- **WRITTEN TASK 1**: According to the Python Bytes episode transcript, on what date was episode 81 recorded?

Python Bytes - #81 Making your C library callable from Python by wrapping it with Cython

Episode Date: June 5, 2018

Topics covered in this episode: * Learning about Machine Learning* Making your C library callable from Python by wrapping it with Cython Taming Irreversibility with Feature Flags (in Python) preten...d: a stubbing library The official Flask tutorial An introduction to Python bytecode Extras Joke See the full show notes for this episode on the website at pythonbytes.fm/81

Transcript
Discussion (0)
Starting point is 00:00:00 Hello and welcome to Python Bytes, where we deliver Python news and headlines directly to your earbuds. This is episode 81, recorded May 25th, 2018. I'm Michael Kennedy. And I'm Brian Ocken. And we have a bunch of great stuff for you, as always. Super excited to talk about it. But before we do, Brian, let's say thanks to DigitalOcean. Thanks, DigitalOcean. Yeah, thank you, DigitalOcean. They're supporting the show by sponsoring this episode and a number of others.
Starting point is 00:00:25 And they're giving you all something awesome as well. $100 free credit if you're a new user at pythonbyst.fm slash digitalocean. More about that later. I'd like to learn some stuff right now, Brian. Learn about learning. We hear a lot about machine learning, and I came some a couple ways to learn it so um i've got a couple topics here first one is a a single page site called hello tensorflow and it's a kind of fun little demo with one machine learning example of a bad guess at the coefficients for
Starting point is 00:01:01 a polynomial and having the machine learning back end, I think it's TensorFlow, figuring out what the real answer is. And it's got like a graph on there where you can watch it zoom or narrow in on it. So it's fun. That is cool. Yeah. So it has a secret formula and it says, here's some equation which you don't know. Machine learning system, go learn how to predict where on that line it's going to be given a few points. And it's like this nice little animated thing that rolls in. I love the real-timeness of it. That's great. And it doesn't quite get it right away, and if you run it again, it's even better.
Starting point is 00:01:41 So it increases its guesses. It's kind of neat. Oh, nice. The other topic I wanted to bring up is I found out that there's both an article about this that we'll link to, but there is a Google-provided machine learning crash course that actually looks pretty slick. It's got like 15 hours of course material and a bunch of lessons and some exercises. So Google has put together a free course on getting started with machine learning. That's really cool.

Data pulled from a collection
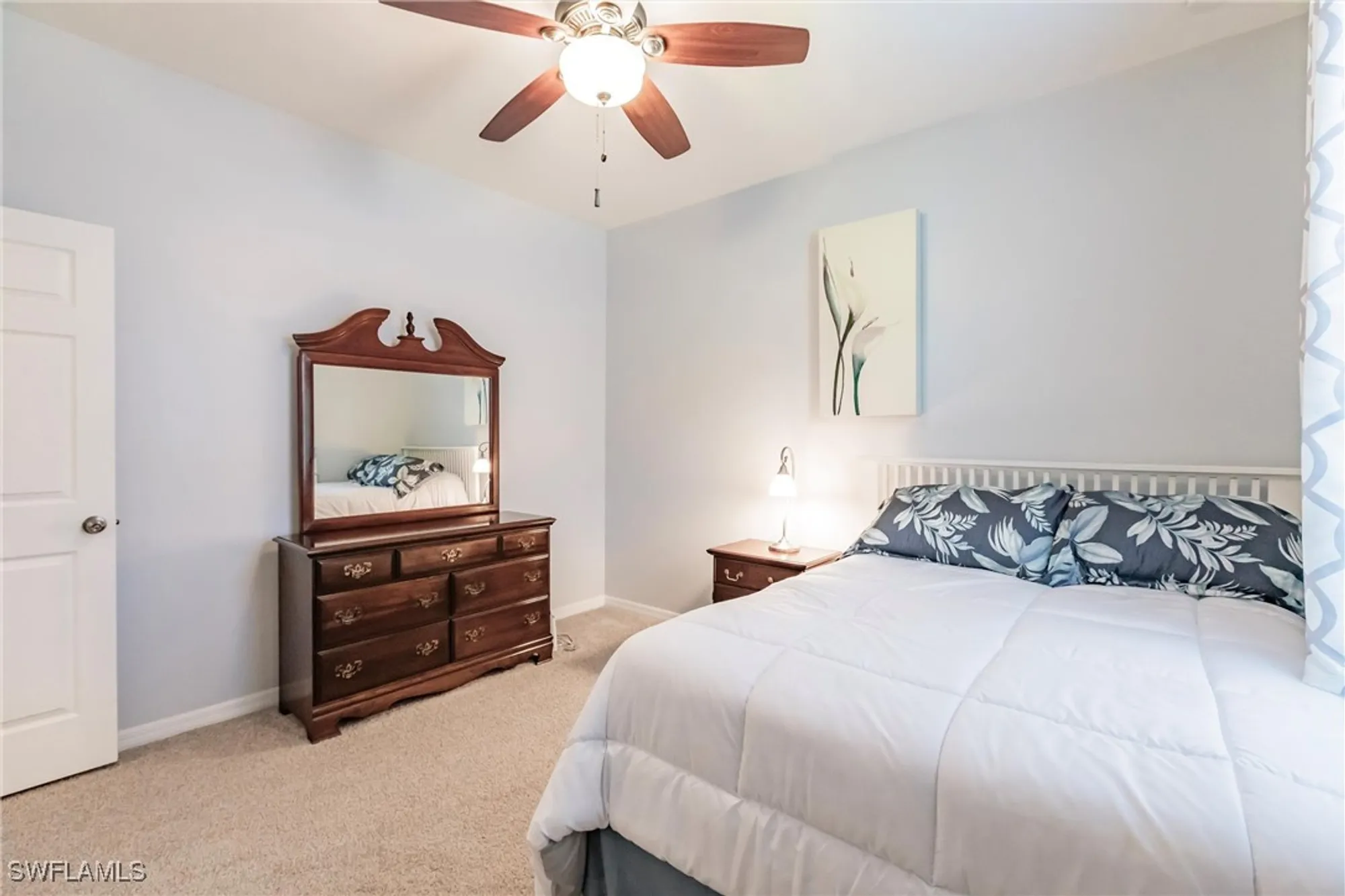 Property Slideshow image 28 of 50 | 3260 magnolia landing ln, North Fort Myers, FL, 33917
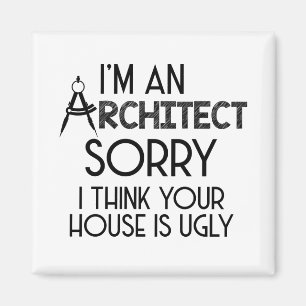 Architecten Architectuurstudie — Rentesubsidie Magneet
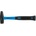 BGS technic 3854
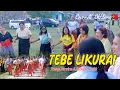 Lagu TEBE LIKURAI | LAGU TRADISIONAL TIMOR🇹🇱 | AI COVER
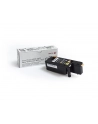 Toner Xerox yellow | 1000 str | Phaser 6020/6022/6025/6027 - nr 8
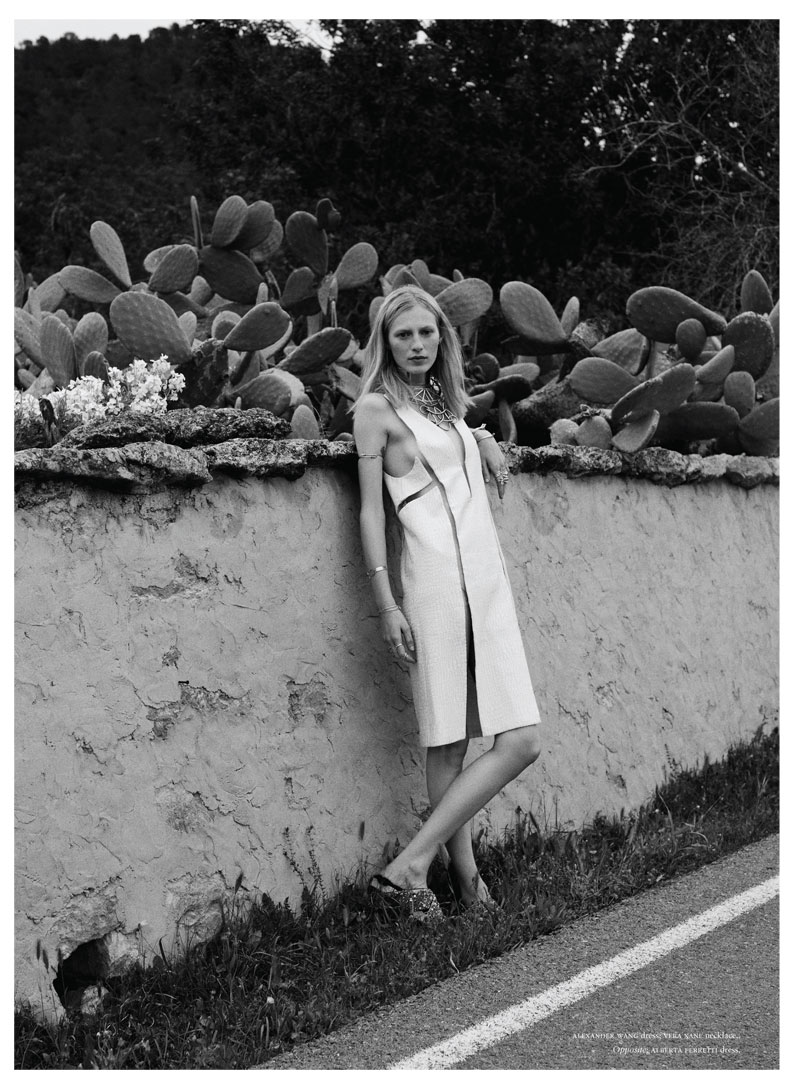 JULIA NOBIS RUSSH 20134/5·DƬ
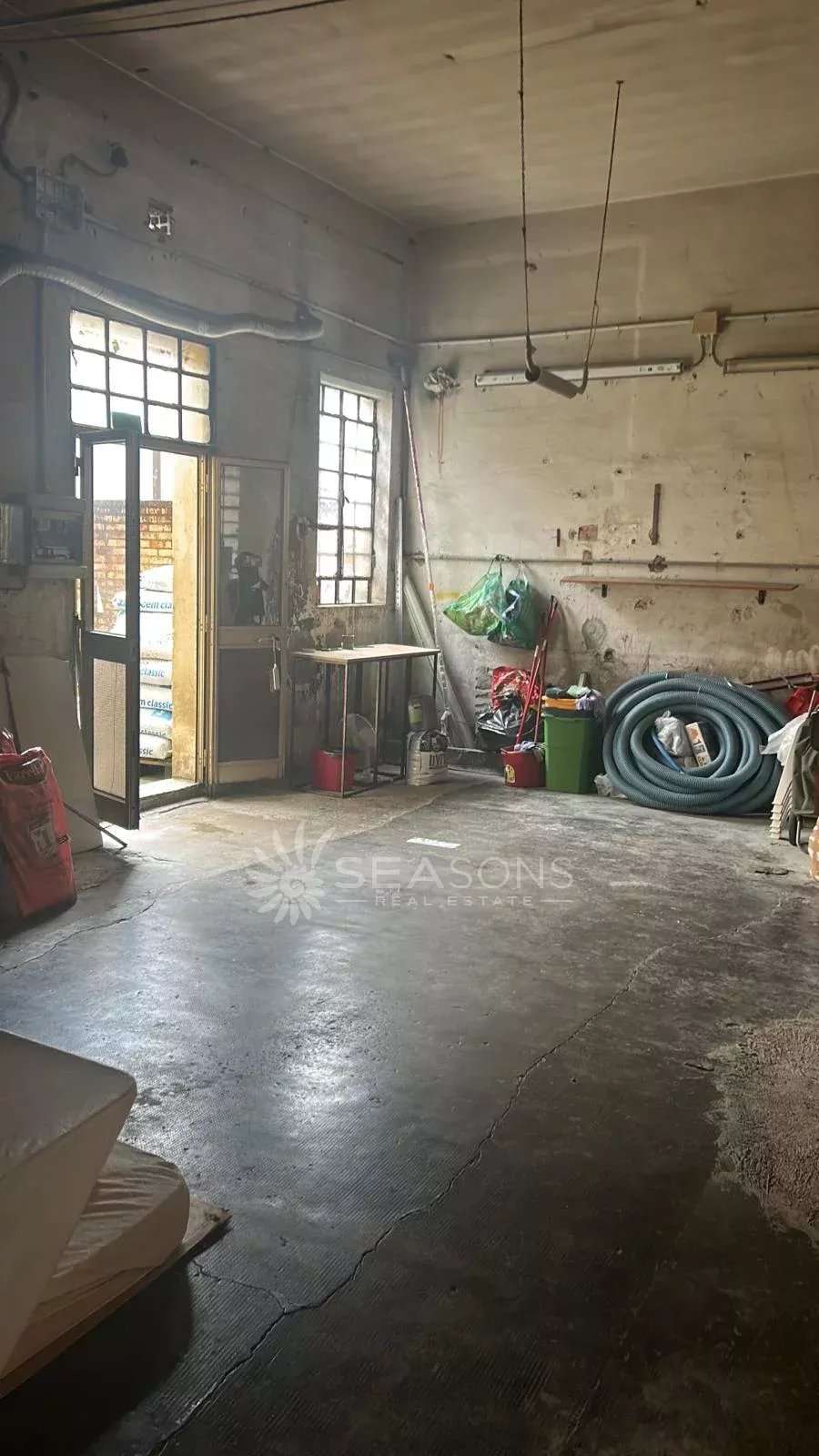  - foto 15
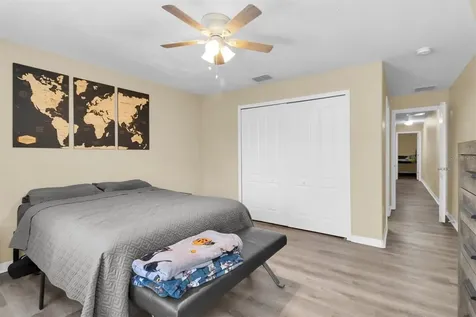 9782 Trumpet Vine Loop Trinity FL 34655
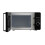 Willow Appliances Willow WM20DB 800W 20L Digital Microwave 11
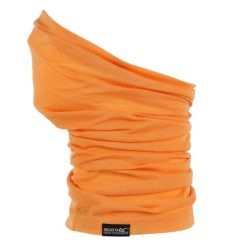 Ciepły komin merino Regatta Multitube IV (x3). Kominy damskie Regatta, bez wzorów. Za 1,465.00 zł.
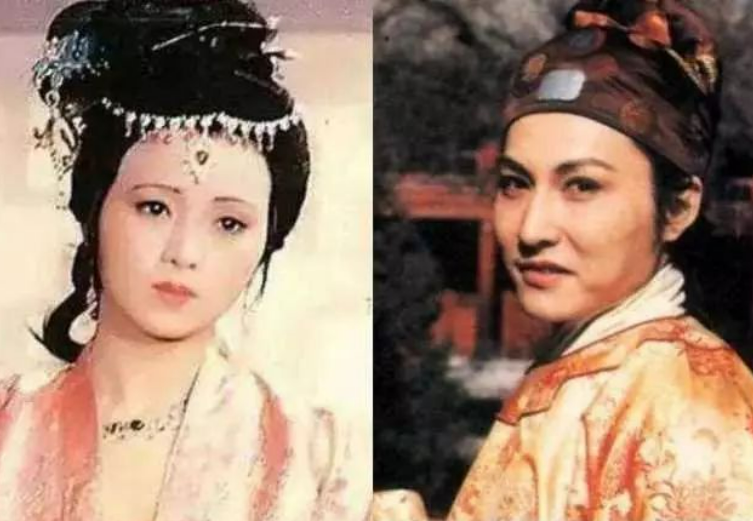 自贾敬不问世事后,贾珍成为了宁国府的实际掌权人,他与儿子贾蓉两人
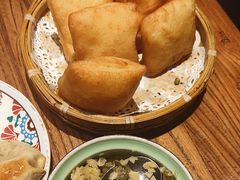 -天山集市(和家乐广场店)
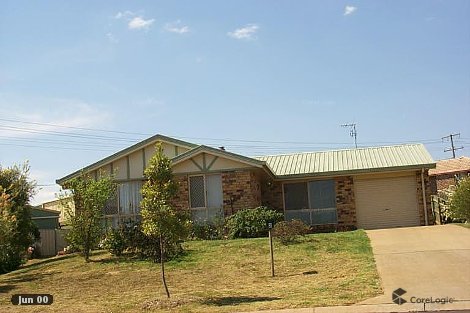 2 Candlebark Ct, Glenvale, QLD 4350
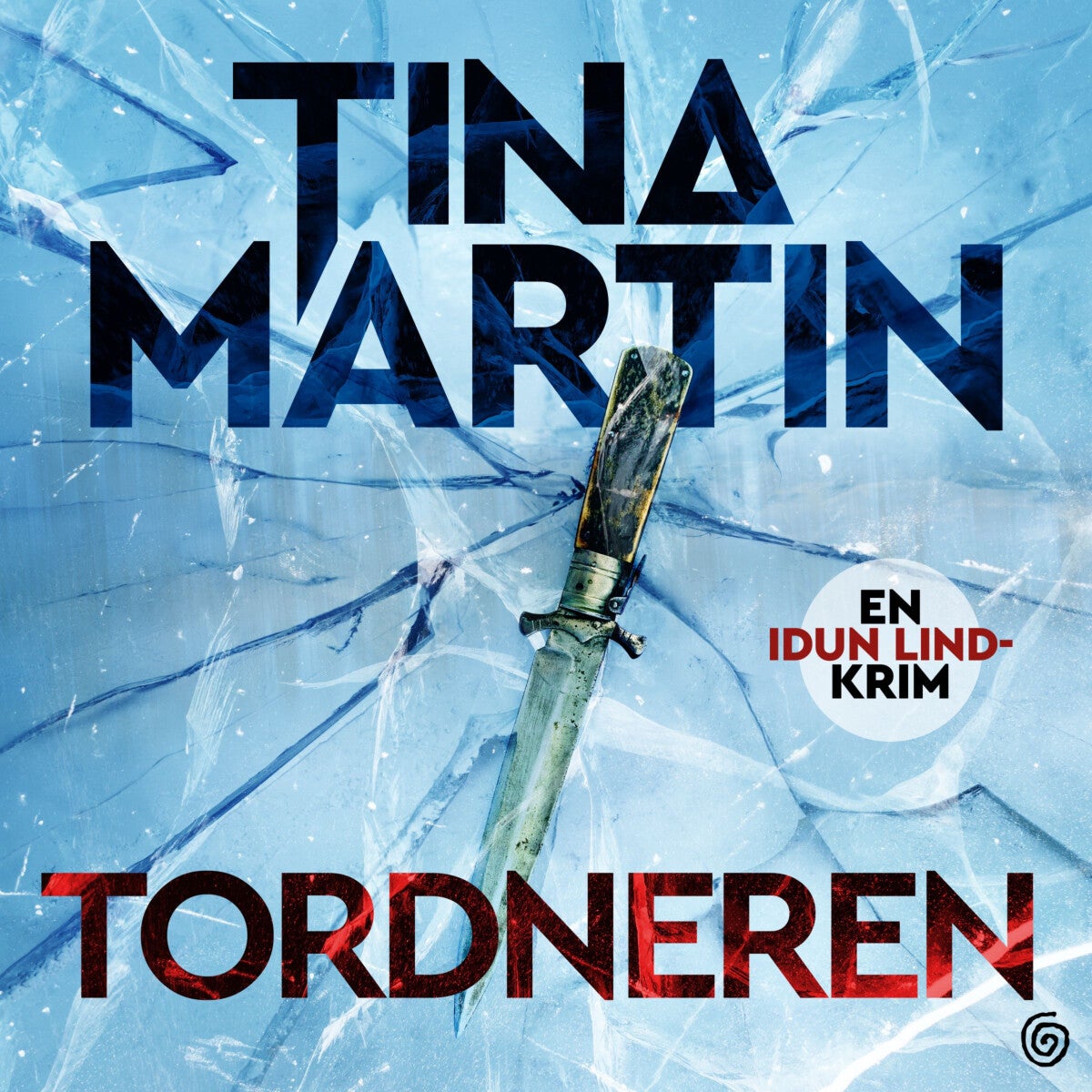 book cover thumbnail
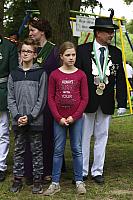 Schützenfest Milte 2019 IMG 2781 PSP2 SONNTAG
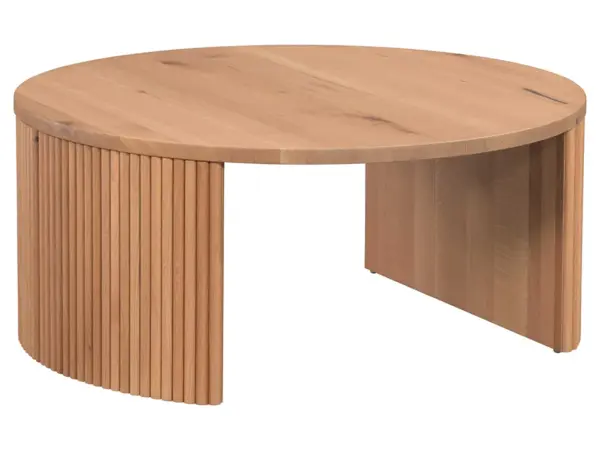 Alden Nesting Table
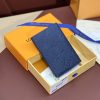 LOUIS VUITTON カードケース オーガナイザー･ドゥ ポッシュ lv301759 超N品 ヴィトン カードケース 財布代わり - 画像 (9)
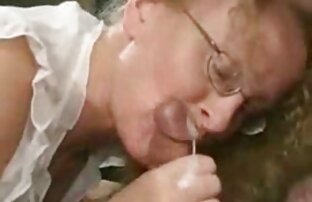 XXX El sex gay fuerte mensaje es: vete a la mierda!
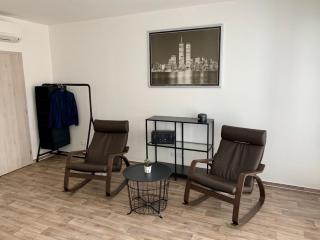 Apartmán C16 Mikulov - Mikulov - 3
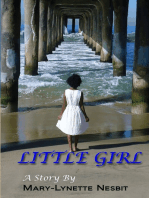 Little Girl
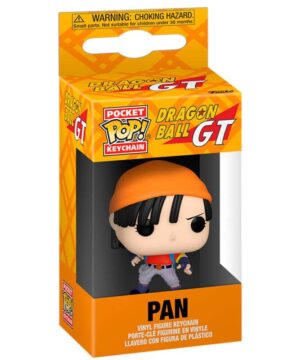 pocket-pop-dragon-ball-gt-pan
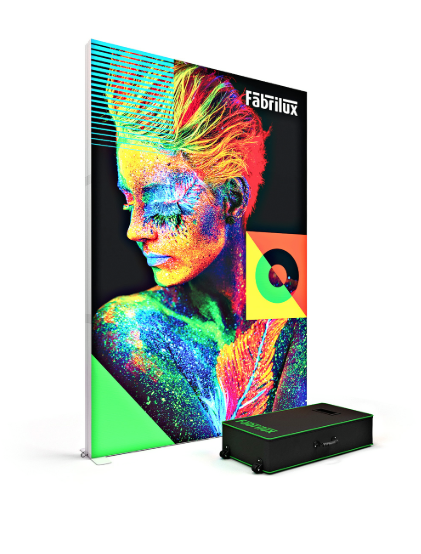 Ekran Resmi 2026-03-02 17.37.34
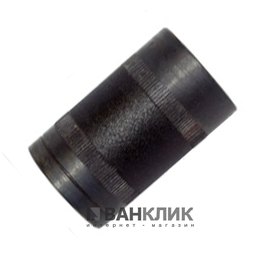 Кольцо калибровочное кал. 16(052416)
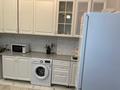 2-бөлмелі пәтер · 78 м² · 6/7 қабат, 19-й мкр 40/1, 40, бағасы: 26 млн ₸ в Актау — фото 5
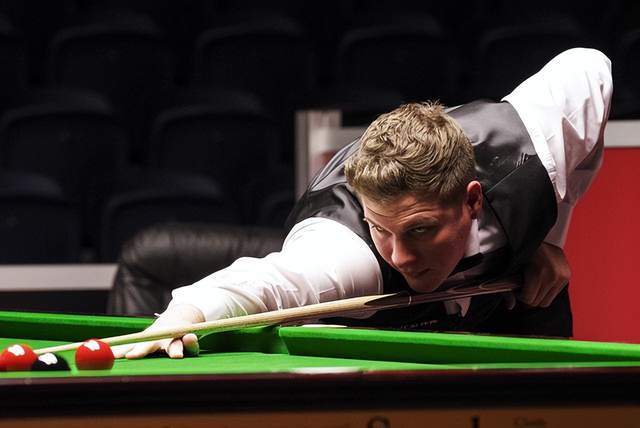 无论从战术 无论从战术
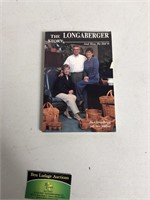 The Longaberger Story Book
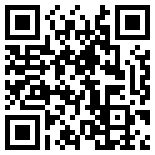 2018华中师大Hello World程序设计协会第一届程序设计竞赛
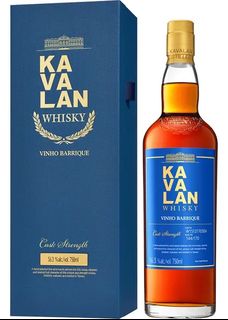 kavalan_solist_vinho_barrique.jpg
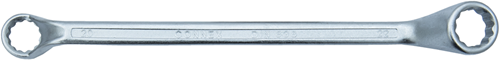 Connex-Ringschlüssel 20x22mm - cox532022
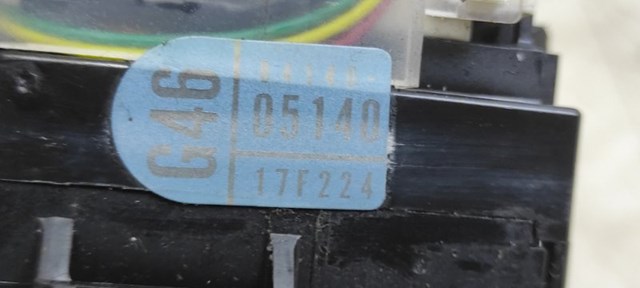 8414005140 купить Ирпень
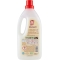 Marseille - detergent for hand washing and washing machine 1 l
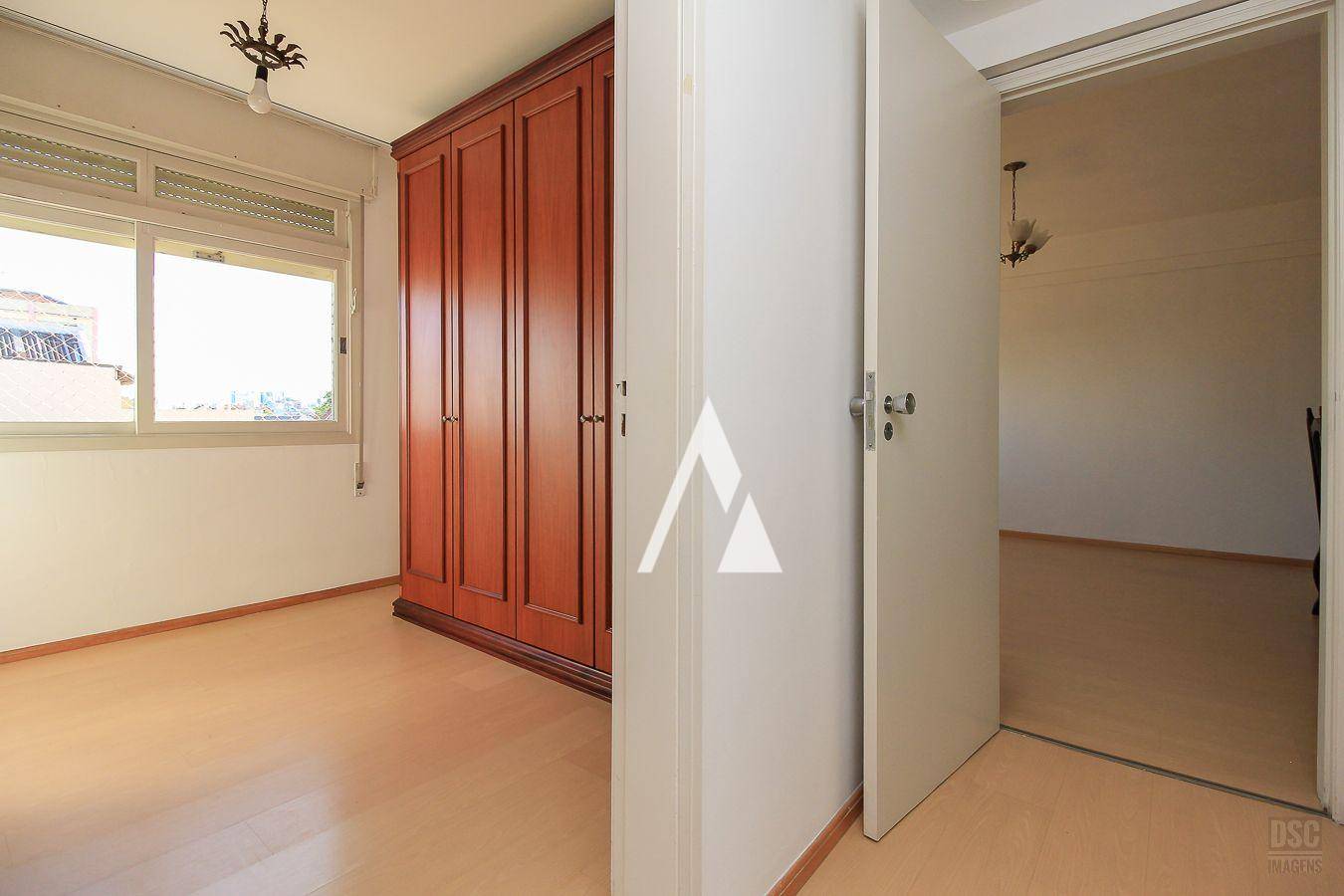 Apartamento à venda com 3 quartos, 98m² - Foto 56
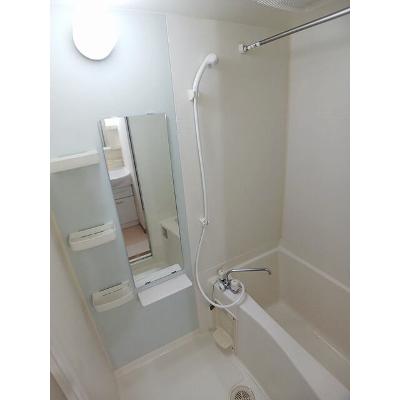 レルベ保田窪 301【管理NO：1-013145501-03010】 ★家具家電は申し込み後に搬入しますの物件写真4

- **WRITTEN TASK 2**: Copy the part of the records that opens with their first line and closes with the line containing "Кольцо калибровочное кал. 16(052416)", both ends included, and leave the pictures out of your answer.

- **ANSWER BOX 1**: May 25th, 2018.

- **ANSWER BOX 2**:
 Property Slideshow image 28 of 50 | 3260 magnolia landing ln, North Fort Myers, FL, 33917
 Architecten Architectuurstudie — Rentesubsidie Magneet
 BGS technic 3854
 Lagu TEBE LIKURAI | LAGU TRADISIONAL TIMOR🇹🇱 | AI COVER
 Toner Xerox yellow | 1000 str | Phaser 6020/6022/6025/6027 - nr 8
 JULIA NOBIS RUSSH 20134/5·DƬ
  - foto 15
 9782 Trumpet Vine Loop Trinity FL 34655
 Willow Appliances Willow WM20DB 800W 20L Digital Microwave 11
 Ciepły komin merino Regatta Multitube IV (x3). Kominy damskie Regatta, bez wzorów. Za 1,465.00 zł.
 自贾敬不问世事后,贾珍成为了宁国府的实际掌权人,他与儿子贾蓉两人
 -天山集市(和家乐广场店)
 2 Candlebark Ct, Glenvale, QLD 4350
 book cover thumbnail
 Schützenfest Milte 2019 IMG 2781 PSP2 SONNTAG
 Alden Nesting Table
 LOUIS VUITTON カードケース オーガナイザー･ドゥ ポッシュ lv301759 超N品 ヴィトン カードケース 財布代わり - 画像 (9)
 XXX El sex gay fuerte mensaje es: vete a la mierda!
 Apartmán C16 Mikulov - Mikulov - 3
 Little Girl
 pocket-pop-dragon-ball-gt-pan
 Ekran Resmi 2026-03-02 17.37.34
 Кольцо калибровочное кал. 16(052416)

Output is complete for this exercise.